Allergic respiratory disease, which includes allergic rhinoconjunctivitis and asthma, is one of the most common diseases, with a major impact on a patient's quality of life. Air pollution is one of the main factors associated with the development of allergic respiratory disease, it has been shown to impair lung development in children and adolescents. The origins of particulate matter produced from various sources, including those issued by traffic and the burning of fuels such as coal, gasoline and diesel. Diesel emissions represent the majority of the particulate matter in urban air pollution. It has been found that the co-exposure of diesel emissions and airborne allergens increases allergen-specific IgE levels, severity of asthma, inflammation and airway hyper-responsiveness. In vivo and in vitro studies have reported the activation of anti-transcription and pro-inflammatory mediators. Polycyclic aromatic hydrocarbons, metal components or metabolites may increase due to the formation of oxygen reactive species that interact with DNA, producing different types of damage as oxidative damage.

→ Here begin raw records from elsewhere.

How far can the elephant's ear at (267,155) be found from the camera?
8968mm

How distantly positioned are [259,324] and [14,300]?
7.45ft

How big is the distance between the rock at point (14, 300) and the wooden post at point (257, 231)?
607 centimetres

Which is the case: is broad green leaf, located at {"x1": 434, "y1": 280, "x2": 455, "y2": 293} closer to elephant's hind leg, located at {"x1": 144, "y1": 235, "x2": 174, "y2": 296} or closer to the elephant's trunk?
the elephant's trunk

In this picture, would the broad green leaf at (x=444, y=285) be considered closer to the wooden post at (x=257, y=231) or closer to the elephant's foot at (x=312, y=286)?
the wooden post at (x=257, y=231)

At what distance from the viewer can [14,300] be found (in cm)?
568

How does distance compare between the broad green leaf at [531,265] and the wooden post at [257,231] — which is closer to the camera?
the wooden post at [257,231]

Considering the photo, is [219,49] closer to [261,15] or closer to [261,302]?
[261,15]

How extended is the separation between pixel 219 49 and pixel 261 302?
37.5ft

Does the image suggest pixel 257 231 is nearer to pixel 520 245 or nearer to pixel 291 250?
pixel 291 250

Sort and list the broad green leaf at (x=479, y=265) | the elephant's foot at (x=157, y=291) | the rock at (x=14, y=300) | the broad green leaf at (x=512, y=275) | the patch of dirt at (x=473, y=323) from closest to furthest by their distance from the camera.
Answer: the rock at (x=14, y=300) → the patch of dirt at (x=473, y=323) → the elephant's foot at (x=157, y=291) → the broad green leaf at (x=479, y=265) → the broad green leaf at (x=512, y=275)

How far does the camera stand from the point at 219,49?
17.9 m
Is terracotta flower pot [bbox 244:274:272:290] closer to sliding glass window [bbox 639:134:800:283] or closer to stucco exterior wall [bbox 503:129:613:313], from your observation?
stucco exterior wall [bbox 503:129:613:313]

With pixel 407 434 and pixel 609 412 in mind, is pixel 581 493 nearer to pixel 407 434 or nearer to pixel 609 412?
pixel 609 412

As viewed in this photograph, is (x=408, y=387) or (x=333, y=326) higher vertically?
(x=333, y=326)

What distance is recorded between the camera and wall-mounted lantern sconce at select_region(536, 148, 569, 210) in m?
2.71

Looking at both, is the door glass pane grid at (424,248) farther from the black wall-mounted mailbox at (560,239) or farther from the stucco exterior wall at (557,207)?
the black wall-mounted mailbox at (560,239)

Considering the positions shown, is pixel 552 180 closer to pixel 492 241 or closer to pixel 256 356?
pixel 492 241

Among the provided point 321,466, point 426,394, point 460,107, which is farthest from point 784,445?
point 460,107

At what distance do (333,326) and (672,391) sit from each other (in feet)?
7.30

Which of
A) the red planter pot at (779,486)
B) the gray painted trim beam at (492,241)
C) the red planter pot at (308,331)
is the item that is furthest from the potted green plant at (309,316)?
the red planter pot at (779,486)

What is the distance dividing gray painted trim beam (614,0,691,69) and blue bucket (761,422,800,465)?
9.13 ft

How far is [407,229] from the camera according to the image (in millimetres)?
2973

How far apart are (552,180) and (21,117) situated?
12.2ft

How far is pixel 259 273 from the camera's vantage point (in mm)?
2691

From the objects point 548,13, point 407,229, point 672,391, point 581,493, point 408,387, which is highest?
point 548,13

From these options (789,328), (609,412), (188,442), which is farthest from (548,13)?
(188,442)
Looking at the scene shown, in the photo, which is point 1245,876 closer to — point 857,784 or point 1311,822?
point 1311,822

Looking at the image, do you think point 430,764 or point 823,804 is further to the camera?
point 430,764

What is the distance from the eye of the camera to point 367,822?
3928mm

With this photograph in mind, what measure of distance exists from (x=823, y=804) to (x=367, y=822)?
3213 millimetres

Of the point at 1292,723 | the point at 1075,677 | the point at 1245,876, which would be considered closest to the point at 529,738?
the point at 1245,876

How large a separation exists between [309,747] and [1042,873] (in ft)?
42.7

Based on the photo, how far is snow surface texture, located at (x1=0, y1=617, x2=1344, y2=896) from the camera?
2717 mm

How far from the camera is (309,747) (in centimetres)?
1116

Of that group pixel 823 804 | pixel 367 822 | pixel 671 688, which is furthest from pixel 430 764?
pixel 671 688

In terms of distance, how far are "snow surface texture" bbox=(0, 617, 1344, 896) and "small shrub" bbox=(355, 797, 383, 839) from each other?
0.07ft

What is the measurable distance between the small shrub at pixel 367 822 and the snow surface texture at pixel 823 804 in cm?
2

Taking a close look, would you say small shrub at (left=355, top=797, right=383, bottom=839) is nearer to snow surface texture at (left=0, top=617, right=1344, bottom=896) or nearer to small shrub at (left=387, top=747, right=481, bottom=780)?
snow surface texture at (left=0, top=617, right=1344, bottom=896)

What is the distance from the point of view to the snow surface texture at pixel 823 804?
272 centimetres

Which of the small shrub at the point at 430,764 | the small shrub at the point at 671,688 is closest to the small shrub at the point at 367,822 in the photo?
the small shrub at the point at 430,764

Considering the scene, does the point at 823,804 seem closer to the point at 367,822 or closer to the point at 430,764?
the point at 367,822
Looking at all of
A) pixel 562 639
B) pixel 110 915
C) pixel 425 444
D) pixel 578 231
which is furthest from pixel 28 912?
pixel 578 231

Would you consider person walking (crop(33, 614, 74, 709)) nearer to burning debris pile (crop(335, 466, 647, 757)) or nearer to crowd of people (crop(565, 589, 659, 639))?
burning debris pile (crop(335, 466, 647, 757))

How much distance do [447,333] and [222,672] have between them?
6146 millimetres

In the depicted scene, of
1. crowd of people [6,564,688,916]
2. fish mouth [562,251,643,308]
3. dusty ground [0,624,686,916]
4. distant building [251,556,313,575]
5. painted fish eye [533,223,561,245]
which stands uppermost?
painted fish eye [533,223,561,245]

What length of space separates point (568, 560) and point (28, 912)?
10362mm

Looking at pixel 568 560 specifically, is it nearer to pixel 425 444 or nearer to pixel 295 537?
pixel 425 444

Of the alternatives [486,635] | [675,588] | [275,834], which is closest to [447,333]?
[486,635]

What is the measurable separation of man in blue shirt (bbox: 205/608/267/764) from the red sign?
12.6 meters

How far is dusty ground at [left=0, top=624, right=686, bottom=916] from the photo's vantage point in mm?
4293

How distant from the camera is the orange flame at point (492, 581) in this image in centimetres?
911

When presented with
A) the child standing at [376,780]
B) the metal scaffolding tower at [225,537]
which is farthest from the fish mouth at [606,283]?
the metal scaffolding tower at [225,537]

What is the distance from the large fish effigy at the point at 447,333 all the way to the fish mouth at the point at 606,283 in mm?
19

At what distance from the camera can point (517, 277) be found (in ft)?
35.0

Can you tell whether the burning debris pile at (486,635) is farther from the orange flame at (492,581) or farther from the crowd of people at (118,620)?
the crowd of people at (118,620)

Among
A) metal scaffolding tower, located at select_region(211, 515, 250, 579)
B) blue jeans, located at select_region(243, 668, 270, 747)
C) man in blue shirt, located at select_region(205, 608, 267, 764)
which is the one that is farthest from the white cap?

Allergic respiratory disease (ARD) is a frequent atopic condition, manifesting through allergic rhinoconjuntivitis and asthma. Affecting up to 40% of the population worldwide and with a significant impact over the quality of life of those who suffer from it.1,2 In recent years there has been a considerable increase of air pollutants due to the development of large cities with high industrial activity and linked to an ever increasing number of cars; thus becoming an emergent problem in many countries.3 In the US, the cost of asthma attributable to ozone and nitrogen dioxide exposure is 441 million dollars a year, 202 million dollars a year in Los Angeles alone.4 In a different American study, estimations suggest a cost of 18million dollars a year in health services directly or indirectly attributable to asthma crises linked to exposure to traffic-derivate pollutants.5
The development of an allergic disease takes place due to the interaction of genetic predisposition and environmental determinants. Air pollution is one of the main environmental factors linked to the onset of ARD, as well as its exacerbations.6Air pollution has been proven to alter the pulmonary development of children and teenagers.7,8
Air pollutionAir pollution is defined as the alteration of the pureness and quality of air caused by the emission of chemical or biological substances released naturally or produced by man and his everyday activities. Among these are particulate matter (PM) with a diameter of less than 10μm (PM 10), inhalable fine particulates if their diameter is less than 2.5μm (PM2.5) and ultrafine particulates (UFPs) which are smaller than 0.1μm.9According to the World Health Organization (WHO), PM2.5 is 25μm/m3, and the daily allowed exposure limit for PM10 is 50μm/m3.10As reported, every increase of 10mg/m3 of PM10 was linked to an 0.46% increase in the mortality rate in the US.11 In Mexico, the Official Mexican Standard (NOM by its Spanish acronym) NOM-025-SSA1-2014 establishes the permissible limit values for concentrations of PM10 and PM2.5 suspended particles in the environment, which are, for particles under 10 micrometers (PM10) and 2.5 micrometers (PM2.5), an average limit of 24h of 75μm/m3 and 45μm/m3 respectively.12
PMs are produced from several sources, including those emitted by traffic, carbon combustion, gas, diesel and other types of fuels. Secondary emissions from diesel represent the majority of particulate matter from urban air pollution.13 The size of the particle, its surface and its chemical composition determines the risk that it represents in a patient who is exposed to it regularly. According to their size, the MPs can easily access the airway, even reaching the alveoli and thereby causing direct damage as a result of irritation, or provoking oxidative stress by activating various signal transmission pathways and transcription factors.14
In 2008, Gluckman et al.15showed that prenatal and postnatal exposure to air pollution negatively influences developmental plasticity, resulting in a wide range of diseases in childhood. Recently, Fleisch et al.,16proved that exposure to contaminated air during pregnancy is associated with an increased risk of adverse birth outcomes. However, the negative impact of air pollution goes further. Deng et al.,17 found a significant association between the development of asthma and allergic rhinitis in Chinese children whose mothers were exposed to air pollution during pregnancy. All these findings could be explained by different epigenetic mechanisms, such as DNA methylation, where the different contaminants play an important role in the development of allergic diseases.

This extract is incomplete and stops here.